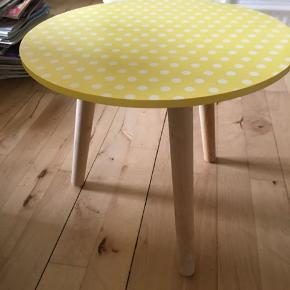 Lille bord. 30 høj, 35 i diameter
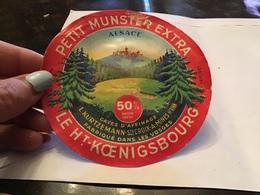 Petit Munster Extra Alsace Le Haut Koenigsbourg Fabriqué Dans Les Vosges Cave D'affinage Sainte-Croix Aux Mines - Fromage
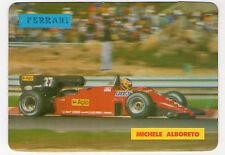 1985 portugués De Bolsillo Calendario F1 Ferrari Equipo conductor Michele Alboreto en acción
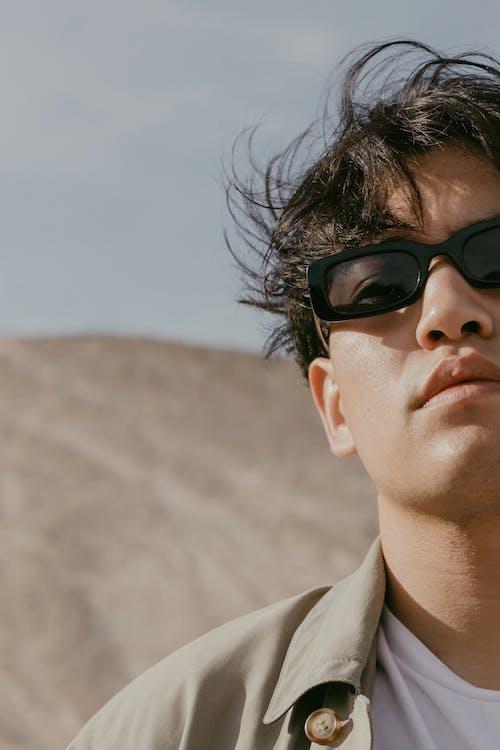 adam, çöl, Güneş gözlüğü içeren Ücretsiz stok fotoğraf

==

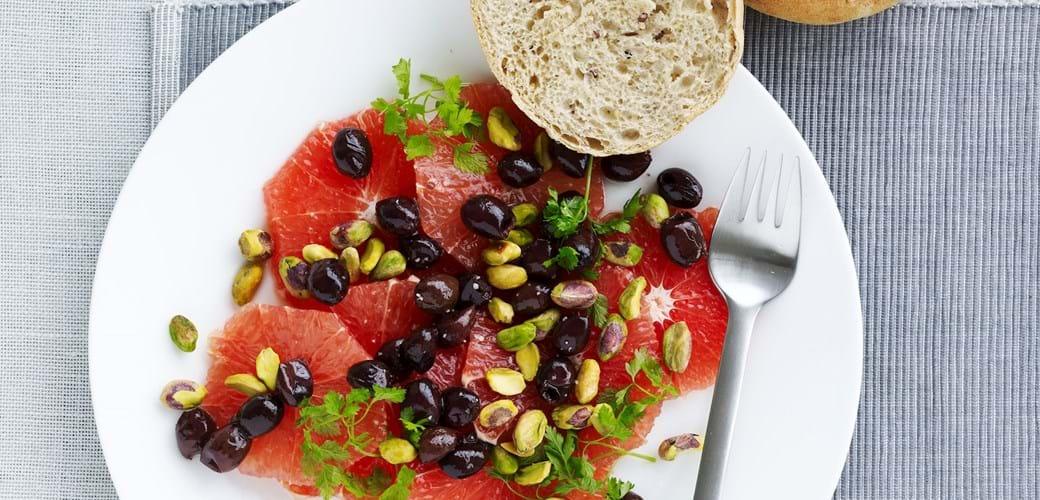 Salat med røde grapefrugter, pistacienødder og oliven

==

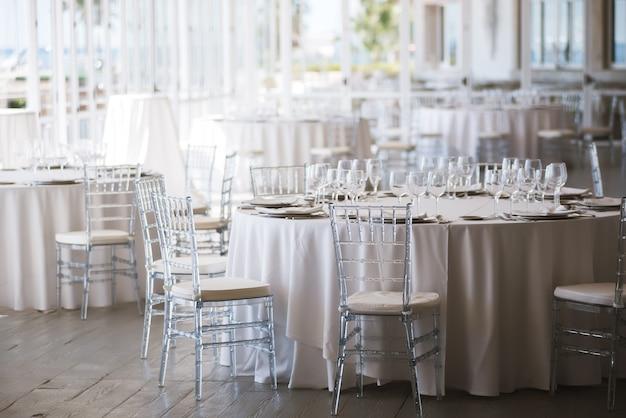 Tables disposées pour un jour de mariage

- Your task
Within the listing above, print exactly the stretch beginning at the line that contains "Lille bord. 30 høj, 35 i diameter" and finishing at the line that contains "adam, çöl, Güneş", ends kept, pictures left out, and nothing more.

- The answer
 Lille bord. 30 høj, 35 i diameter
 Petit Munster Extra Alsace Le Haut Koenigsbourg Fabriqué Dans Les Vosges Cave D'affinage Sainte-Croix Aux Mines - Fromage
 1985 portugués De Bolsillo Calendario F1 Ferrari Equipo conductor Michele Alboreto en acción
 adam, çöl, Güneş gözlüğü içeren Ücretsiz stok fotoğraf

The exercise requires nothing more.